Exercise task: Repeat all of the items below, changing "window on building" to "building window" and leaving everything else the same.

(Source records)
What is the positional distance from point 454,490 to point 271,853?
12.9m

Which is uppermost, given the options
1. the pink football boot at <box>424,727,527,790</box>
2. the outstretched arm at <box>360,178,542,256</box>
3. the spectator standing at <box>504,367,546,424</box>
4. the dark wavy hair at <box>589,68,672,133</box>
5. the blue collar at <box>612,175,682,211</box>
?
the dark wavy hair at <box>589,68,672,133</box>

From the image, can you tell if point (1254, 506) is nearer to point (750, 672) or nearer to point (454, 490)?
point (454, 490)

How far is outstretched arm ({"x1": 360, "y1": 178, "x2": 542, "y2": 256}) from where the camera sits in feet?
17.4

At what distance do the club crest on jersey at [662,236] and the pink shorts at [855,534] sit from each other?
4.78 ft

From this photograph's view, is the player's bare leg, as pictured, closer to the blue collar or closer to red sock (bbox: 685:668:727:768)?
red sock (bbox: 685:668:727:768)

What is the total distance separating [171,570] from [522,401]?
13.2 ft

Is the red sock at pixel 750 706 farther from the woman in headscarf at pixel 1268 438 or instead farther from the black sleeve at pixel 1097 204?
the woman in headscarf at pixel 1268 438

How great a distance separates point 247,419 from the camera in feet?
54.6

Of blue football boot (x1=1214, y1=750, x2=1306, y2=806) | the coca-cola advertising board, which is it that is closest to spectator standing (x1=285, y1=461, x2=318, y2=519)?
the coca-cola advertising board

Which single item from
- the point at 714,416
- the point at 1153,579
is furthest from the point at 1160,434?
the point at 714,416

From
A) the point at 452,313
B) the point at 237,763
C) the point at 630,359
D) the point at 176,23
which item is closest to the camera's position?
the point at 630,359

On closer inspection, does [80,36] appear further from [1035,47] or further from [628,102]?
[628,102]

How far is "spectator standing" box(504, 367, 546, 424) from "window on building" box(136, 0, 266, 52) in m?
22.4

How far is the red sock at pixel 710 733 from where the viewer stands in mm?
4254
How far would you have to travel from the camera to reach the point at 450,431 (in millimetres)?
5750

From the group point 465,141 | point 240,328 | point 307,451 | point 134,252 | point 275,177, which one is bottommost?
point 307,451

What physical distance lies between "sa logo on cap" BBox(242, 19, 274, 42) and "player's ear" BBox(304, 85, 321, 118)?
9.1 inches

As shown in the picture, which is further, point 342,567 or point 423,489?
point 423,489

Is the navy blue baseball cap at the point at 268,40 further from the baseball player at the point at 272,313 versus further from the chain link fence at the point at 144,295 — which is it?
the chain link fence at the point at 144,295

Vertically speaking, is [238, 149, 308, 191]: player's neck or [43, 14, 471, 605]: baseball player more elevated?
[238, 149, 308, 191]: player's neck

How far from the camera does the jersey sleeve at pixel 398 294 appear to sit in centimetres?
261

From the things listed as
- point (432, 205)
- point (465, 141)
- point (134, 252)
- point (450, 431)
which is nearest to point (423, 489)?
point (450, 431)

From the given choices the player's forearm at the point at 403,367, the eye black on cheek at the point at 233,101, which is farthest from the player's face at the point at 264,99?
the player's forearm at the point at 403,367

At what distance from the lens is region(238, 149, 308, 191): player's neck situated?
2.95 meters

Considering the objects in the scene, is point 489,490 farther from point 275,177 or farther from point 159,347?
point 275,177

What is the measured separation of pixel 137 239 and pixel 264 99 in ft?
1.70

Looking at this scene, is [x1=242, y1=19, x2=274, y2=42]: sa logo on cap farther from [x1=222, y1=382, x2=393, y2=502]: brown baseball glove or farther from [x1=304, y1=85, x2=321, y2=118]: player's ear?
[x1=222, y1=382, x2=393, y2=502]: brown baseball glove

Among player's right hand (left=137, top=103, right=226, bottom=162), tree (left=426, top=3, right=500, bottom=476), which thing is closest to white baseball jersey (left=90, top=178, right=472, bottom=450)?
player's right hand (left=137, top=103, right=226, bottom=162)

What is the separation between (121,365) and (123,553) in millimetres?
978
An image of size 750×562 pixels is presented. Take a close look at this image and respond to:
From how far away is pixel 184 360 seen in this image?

Task result:
What is the positional distance from point 454,490 to point 271,853?
12.9m

Which is uppermost, given the options
1. the pink football boot at <box>424,727,527,790</box>
2. the outstretched arm at <box>360,178,542,256</box>
3. the spectator standing at <box>504,367,546,424</box>
4. the dark wavy hair at <box>589,68,672,133</box>
5. the blue collar at <box>612,175,682,211</box>
?
the dark wavy hair at <box>589,68,672,133</box>

From the image, can you tell if point (1254, 506) is nearer to point (750, 672) or nearer to point (454, 490)?
point (454, 490)

How far is outstretched arm ({"x1": 360, "y1": 178, "x2": 542, "y2": 256}) from where the camera sits in feet?
17.4

At what distance do the club crest on jersey at [662,236] and the pink shorts at [855,534] sit from each other?
4.78 ft

From this photograph's view, is the player's bare leg, as pictured, closer to the blue collar or closer to red sock (bbox: 685:668:727:768)?
red sock (bbox: 685:668:727:768)

What is the total distance separating [171,570] from [522,401]?
13.2 ft

Is the red sock at pixel 750 706 farther from the woman in headscarf at pixel 1268 438 or instead farther from the black sleeve at pixel 1097 204?
the woman in headscarf at pixel 1268 438

How great a distance separates point 247,419 from the camera in feet?
54.6

Of blue football boot (x1=1214, y1=750, x2=1306, y2=806) | the coca-cola advertising board, which is it that is closest to spectator standing (x1=285, y1=461, x2=318, y2=519)?
the coca-cola advertising board

Which single item from
- the point at 714,416
- the point at 1153,579
is furthest from the point at 1160,434?
the point at 714,416

From
A) the point at 452,313
B) the point at 237,763
C) the point at 630,359
D) the point at 176,23
which item is closest to the camera's position?
the point at 630,359

On closer inspection, does [80,36] appear further from [1035,47] or further from [628,102]?
[628,102]

How far is "spectator standing" box(504, 367, 546, 424) from "building window" box(136, 0, 266, 52) in m?
22.4

How far is the red sock at pixel 710 733 from where the viewer stands in mm?
4254
How far would you have to travel from the camera to reach the point at 450,431 (in millimetres)?
5750

From the group point 465,141 | point 240,328 | point 307,451 | point 134,252 | point 275,177, which one is bottommost?
point 307,451

What physical distance lies between "sa logo on cap" BBox(242, 19, 274, 42) and "player's ear" BBox(304, 85, 321, 118)?
9.1 inches

As shown in the picture, which is further, point 342,567 or point 423,489?
point 423,489

Is the navy blue baseball cap at the point at 268,40 further from the baseball player at the point at 272,313 versus further from the chain link fence at the point at 144,295 — which is it?
the chain link fence at the point at 144,295

Vertically speaking, is [238, 149, 308, 191]: player's neck or [43, 14, 471, 605]: baseball player more elevated?
[238, 149, 308, 191]: player's neck

How far from the camera does the jersey sleeve at pixel 398 294 appear to sit in centimetres?
261

From the things listed as
- point (432, 205)
- point (465, 141)
- point (134, 252)
- point (450, 431)
which is nearest to point (423, 489)?
point (450, 431)

From the given choices the player's forearm at the point at 403,367, the eye black on cheek at the point at 233,101, which is farthest from the player's face at the point at 264,99?
the player's forearm at the point at 403,367

At what distance from the lens is region(238, 149, 308, 191): player's neck situated?
2.95 meters

Considering the objects in the scene, is point 489,490 farther from point 275,177 or farther from point 159,347?
point 275,177

What is the measured separation of pixel 137 239 and pixel 264 99 in ft?
1.70

Looking at this scene, is [x1=242, y1=19, x2=274, y2=42]: sa logo on cap farther from [x1=222, y1=382, x2=393, y2=502]: brown baseball glove or farther from [x1=304, y1=85, x2=321, y2=118]: player's ear?
[x1=222, y1=382, x2=393, y2=502]: brown baseball glove

Among player's right hand (left=137, top=103, right=226, bottom=162), tree (left=426, top=3, right=500, bottom=476), which thing is closest to white baseball jersey (left=90, top=178, right=472, bottom=450)?
player's right hand (left=137, top=103, right=226, bottom=162)

What is the separation between (121,365) and (123,553) in millimetres?
978
An image of size 750×562 pixels is presented. Take a close look at this image and respond to:
From how far away is pixel 184 360 seen in this image?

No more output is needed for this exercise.